[Opening PASSAGE SHOWN section]

When the calendar turned to 2017 this past Sunday, all NHL teams began wearing the league’s centennial logo as a right-sleeve patch — usually, but not always, below the TV number. This caught everyone by surprise, because there had been no mention of a patch when the centennial logo was unveiled back in September.

I’ve seen a lot of grumbling about the right-sleeve placement, because NHL sleeves already have TV numbers and, in some cases, stripes and other patches, so the addition of the centennial patch has created too much of a jumble. But have some teams handled this better than others? With that question in mind, I’ve tried to collect photos that will let us take a team-by-team look at the centennial patch.

Before we get started, a few quick notes:

•  I’ve tried to stick to game shots (as opposed to something like this), so we can see how the patch looks on the ice.

•  As you’ll see, a few teams still haven’t played a game in 2017, so we don’t yet know how the patch will look on their jerseys.

•  Most teams that have played at least one game in 2017 have only worn one of their jerseys, so we still don’t know how the patch will look throughout the rest of their respective wardrobes.

•  Goalies’ jerseys tend to have a different cut, with a more compressed space between the TV numbers and stripes, so that sometimes makes the patch positioning even more problematic on those jerseys.

Okay, here we go, one team at a time, in alphabetical order (for some of these photos, you can click to enlarge):

Avalanche: The Avs have no stripes on their sleeves, so the patch isn’t wedged into a tight space and has plenty of breathing room. Not bad.

Blackhawks: Haven’t yet played in 2017 except for the Winter Classic, which had its own patch.

Blue Jackets: So far we’ve only seen the patch on the team’s alternate jersey, and it looks awful. The patch’s colors and typography clash with the jersey design, and there isn’t enough space for it. A lose-lose-lose.

[Closing PASSAGE SHOWN section]

- WHAT TO DO:
Name every NHL team that the passage on the league's centennial sleeve patch covers in its team-by-team look.

[Opening DATA BLOCK section]

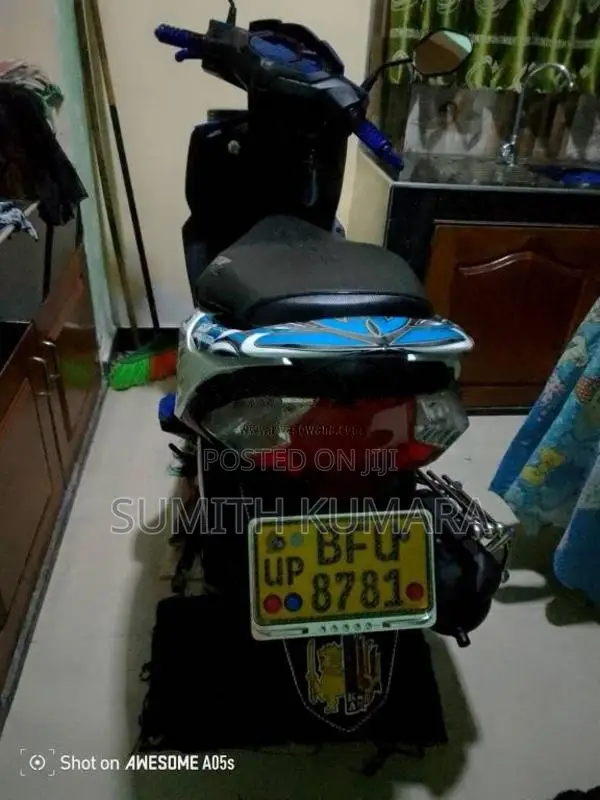 Honda Dio 2017 Motorbike (Used)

[Closing DATA BLOCK section]

- EXERCISE RESULT:
Avalanche, Blackhawks, Blue Jackets